Multi tenants ECS report [in progress]

Multi tenants ECS report [in progress]

 

Overview

The Mobius-like environment has 61 tenants.  We need to test this environment to see if it can handle loads from all 61 tenants in high-level preliminary tests that consist of a few use cases. 

1) Perform 30-minutes baseline CICO tests on the main tenant and a secondary tenant with 5 concurrent users.  
2) Perform the following tests in all 61 tenants at the same time or with combinations:

  • CICO test for 5 users each on all tenants

  • 1 hour test, repeat it 2 times

  • DI create jobs (10K) on 10-20 tenants

  • Search/Browse on all tenants

3) Increase number of Kafka brokers (+2), retest

4) Increase number of data nodes for Open Search service, retest

Compare results against the baseline tests and record the KPIs and other observations such as response times or errors in a report. 

Summary

  • db.r6g.xlarge DB size can not handle load of 61 tenants even with test of 1 user for CechIn-CheckOut workflow.
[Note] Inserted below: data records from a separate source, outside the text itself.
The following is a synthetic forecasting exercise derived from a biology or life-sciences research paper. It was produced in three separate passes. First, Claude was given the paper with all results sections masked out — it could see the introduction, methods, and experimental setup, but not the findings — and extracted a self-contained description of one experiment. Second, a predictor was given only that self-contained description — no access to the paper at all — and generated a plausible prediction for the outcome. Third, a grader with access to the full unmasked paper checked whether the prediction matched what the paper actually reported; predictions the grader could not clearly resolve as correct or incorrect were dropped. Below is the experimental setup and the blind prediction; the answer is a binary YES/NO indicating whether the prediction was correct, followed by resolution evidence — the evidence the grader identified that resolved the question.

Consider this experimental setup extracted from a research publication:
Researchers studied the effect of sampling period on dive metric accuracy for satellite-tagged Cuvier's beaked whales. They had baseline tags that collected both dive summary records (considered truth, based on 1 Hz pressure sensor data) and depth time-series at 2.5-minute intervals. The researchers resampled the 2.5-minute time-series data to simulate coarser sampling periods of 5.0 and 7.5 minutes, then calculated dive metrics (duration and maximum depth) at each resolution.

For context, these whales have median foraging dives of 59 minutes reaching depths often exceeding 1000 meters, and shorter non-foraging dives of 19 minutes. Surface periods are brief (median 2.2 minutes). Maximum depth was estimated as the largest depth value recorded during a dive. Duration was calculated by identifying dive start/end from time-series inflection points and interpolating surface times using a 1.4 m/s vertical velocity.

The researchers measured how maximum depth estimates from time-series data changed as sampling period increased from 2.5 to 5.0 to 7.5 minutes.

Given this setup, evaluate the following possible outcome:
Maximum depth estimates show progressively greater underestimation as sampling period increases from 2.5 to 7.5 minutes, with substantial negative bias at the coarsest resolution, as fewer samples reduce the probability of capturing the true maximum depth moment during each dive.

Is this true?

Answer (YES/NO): NO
Due to high number of connection being created. To handle this number of concurrent connections to DB - instance type should be at least db.r6g.4xlarge (it has acceptable number of connections). However even that could be not enough. In latest tests we can see that db.r6g.4xlarge os oftenly reaching a limit of connections available. Possibly Shared pool of connections will have a positive affect on this.
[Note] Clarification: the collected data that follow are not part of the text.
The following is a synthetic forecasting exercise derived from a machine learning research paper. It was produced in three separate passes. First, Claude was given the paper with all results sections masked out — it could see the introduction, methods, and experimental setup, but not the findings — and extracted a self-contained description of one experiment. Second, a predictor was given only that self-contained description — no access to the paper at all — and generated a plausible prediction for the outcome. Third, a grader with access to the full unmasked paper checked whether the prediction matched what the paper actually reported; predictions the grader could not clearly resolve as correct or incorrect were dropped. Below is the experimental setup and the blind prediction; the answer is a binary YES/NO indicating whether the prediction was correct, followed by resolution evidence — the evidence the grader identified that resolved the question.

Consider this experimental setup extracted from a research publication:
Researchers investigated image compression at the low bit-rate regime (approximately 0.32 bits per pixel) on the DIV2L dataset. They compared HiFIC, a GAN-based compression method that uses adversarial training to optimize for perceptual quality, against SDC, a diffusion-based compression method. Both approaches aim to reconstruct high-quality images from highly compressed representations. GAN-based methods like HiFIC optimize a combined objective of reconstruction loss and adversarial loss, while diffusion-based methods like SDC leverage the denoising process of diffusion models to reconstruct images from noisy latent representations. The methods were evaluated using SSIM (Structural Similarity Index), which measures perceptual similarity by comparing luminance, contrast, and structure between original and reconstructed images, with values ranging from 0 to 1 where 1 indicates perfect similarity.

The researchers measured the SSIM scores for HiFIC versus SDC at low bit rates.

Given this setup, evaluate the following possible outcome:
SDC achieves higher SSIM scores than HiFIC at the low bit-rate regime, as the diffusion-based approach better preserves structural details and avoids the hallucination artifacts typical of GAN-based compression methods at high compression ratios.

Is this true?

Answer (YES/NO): NO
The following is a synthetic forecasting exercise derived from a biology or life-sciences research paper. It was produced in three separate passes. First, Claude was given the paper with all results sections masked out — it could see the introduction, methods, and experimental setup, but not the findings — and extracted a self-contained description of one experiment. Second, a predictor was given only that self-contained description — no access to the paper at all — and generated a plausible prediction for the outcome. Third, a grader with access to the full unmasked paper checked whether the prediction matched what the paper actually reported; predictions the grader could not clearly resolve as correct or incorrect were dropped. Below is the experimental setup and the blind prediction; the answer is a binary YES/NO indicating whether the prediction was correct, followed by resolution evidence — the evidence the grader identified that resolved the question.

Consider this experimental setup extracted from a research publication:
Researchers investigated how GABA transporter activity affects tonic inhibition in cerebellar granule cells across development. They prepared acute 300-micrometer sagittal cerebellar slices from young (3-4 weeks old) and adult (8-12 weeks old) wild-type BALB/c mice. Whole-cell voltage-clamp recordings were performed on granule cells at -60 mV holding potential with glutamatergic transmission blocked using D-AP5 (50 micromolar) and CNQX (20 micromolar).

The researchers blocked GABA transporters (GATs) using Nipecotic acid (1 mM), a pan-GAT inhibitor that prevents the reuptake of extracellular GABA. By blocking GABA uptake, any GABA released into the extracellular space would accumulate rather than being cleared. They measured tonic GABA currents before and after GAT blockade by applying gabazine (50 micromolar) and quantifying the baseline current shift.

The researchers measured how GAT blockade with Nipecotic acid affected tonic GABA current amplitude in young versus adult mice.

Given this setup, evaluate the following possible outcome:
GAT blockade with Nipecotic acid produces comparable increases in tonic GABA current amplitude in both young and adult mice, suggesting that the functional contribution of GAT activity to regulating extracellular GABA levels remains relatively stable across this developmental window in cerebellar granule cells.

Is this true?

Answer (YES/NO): NO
  • Ticket created on performance degradation  MODINVSTOR-1124

  • nginx-okapi in combined tests spiking up to 400% so CPU units should be increased (at least up to 512.(currently it's 128));

  • kafka CPU usage is on ±60% level during whole test. (in waiting state it's 35-40%). Increasing number of Kafka brokers (+2) has positive affect on data import, however while DI performance has being improved CICO being affected. As we observed - higher throughput on DI load DB more and has negative affect on response times of CICO

    • io.vertx.core.impl.NoStackTraceThrowable: Connection is not active now, current status: CLOSED

    • or io.netty.channel.StacklessClosedChannelException

  • DI first job (typically it's primary tenant) working fastest. each next tenant working slower and up to 3 hr.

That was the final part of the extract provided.